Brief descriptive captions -
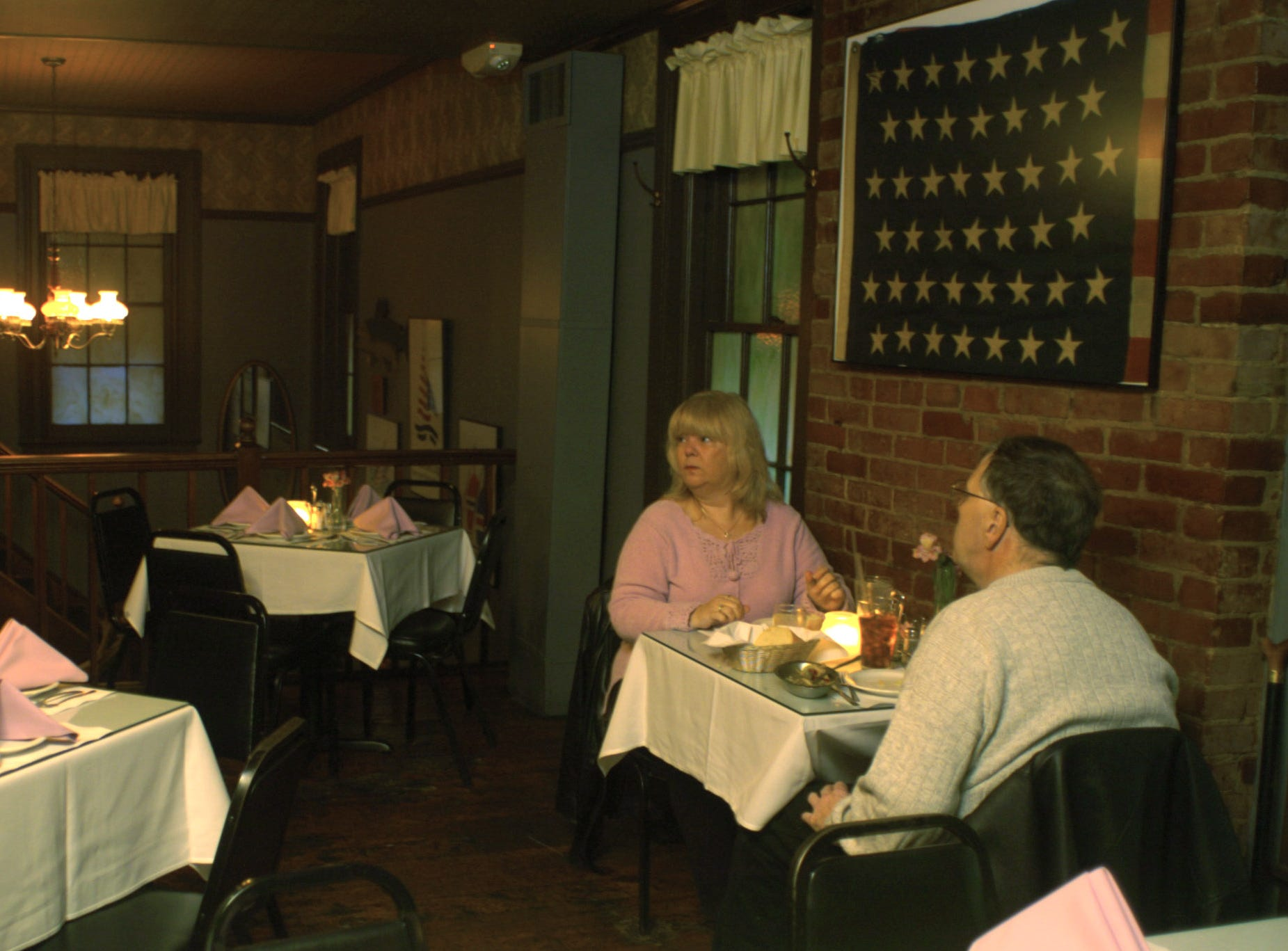 Barbara McColl and Robert Moss eat underneath the 1895 45-star flag at the Reunion Inn in Seabreeze in 2006.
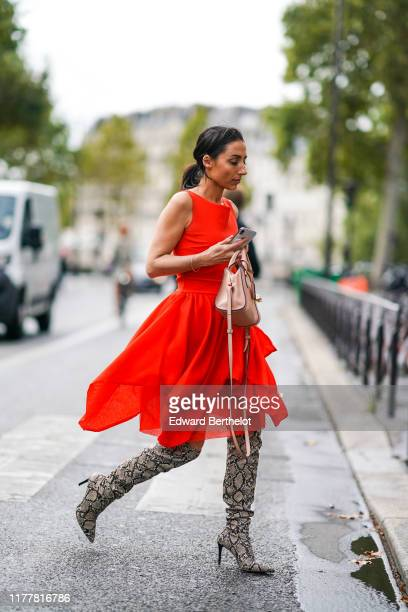 A guest wears a bracelet a red handkerchief hem flowing dress a beige bag a beige and black python pattern overtheknee pointy heeled boots outside...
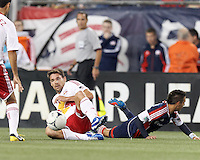 New York Red Bulls defender Heath Pearce (3) slide tackles New England Revolution forward Diego Fagundez (14). Despite a red-card man advantage, in a Major League Soccer (MLS) match, the New England Revolution tied New York Red Bulls, 1-1, at Gillette Stadium on September 22, 2012.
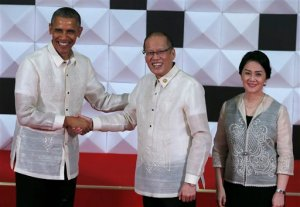 Philippines President Benigno Aquino III and his sister Maria Elena Aquino-Cruz, right, greet U.S. President Barack Obama to the welcome dinner at the Asia-Pacific Economic Cooperation (APEC) summit in Manila, Philippines Wednesday, Nov. 18, 2015.  Leaders from 21 countries and self-governing territories are gathering in Manila for the Asia Pacific Economic Cooperation summit. The meeting's official agenda is focused on trade, business and economic issues but terrorism, South China Sea disputes and climate change are also set to be in focus. (AP Photo/Bullit Marquez)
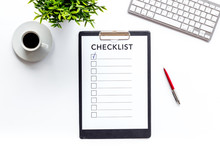 Checklist On White Office Background Top View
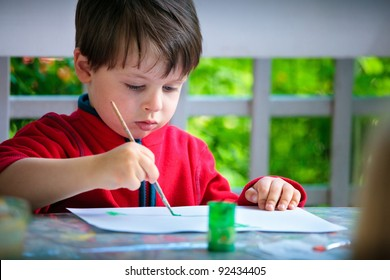 Cute little boy painting with brush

Your assignment -
Using the data above, transcribe exactly the lines between those containing "A guest wears" and "New York Red Bulls defender", inclusive, and leave every picture behind.

Result for this task -
 A guest wears a bracelet a red handkerchief hem flowing dress a beige bag a beige and black python pattern overtheknee pointy heeled boots outside...
 New York Red Bulls defender Heath Pearce (3) slide tackles New England Revolution forward Diego Fagundez (14). Despite a red-card man advantage, in a Major League Soccer (MLS) match, the New England Revolution tied New York Red Bulls, 1-1, at Gillette Stadium on September 22, 2012.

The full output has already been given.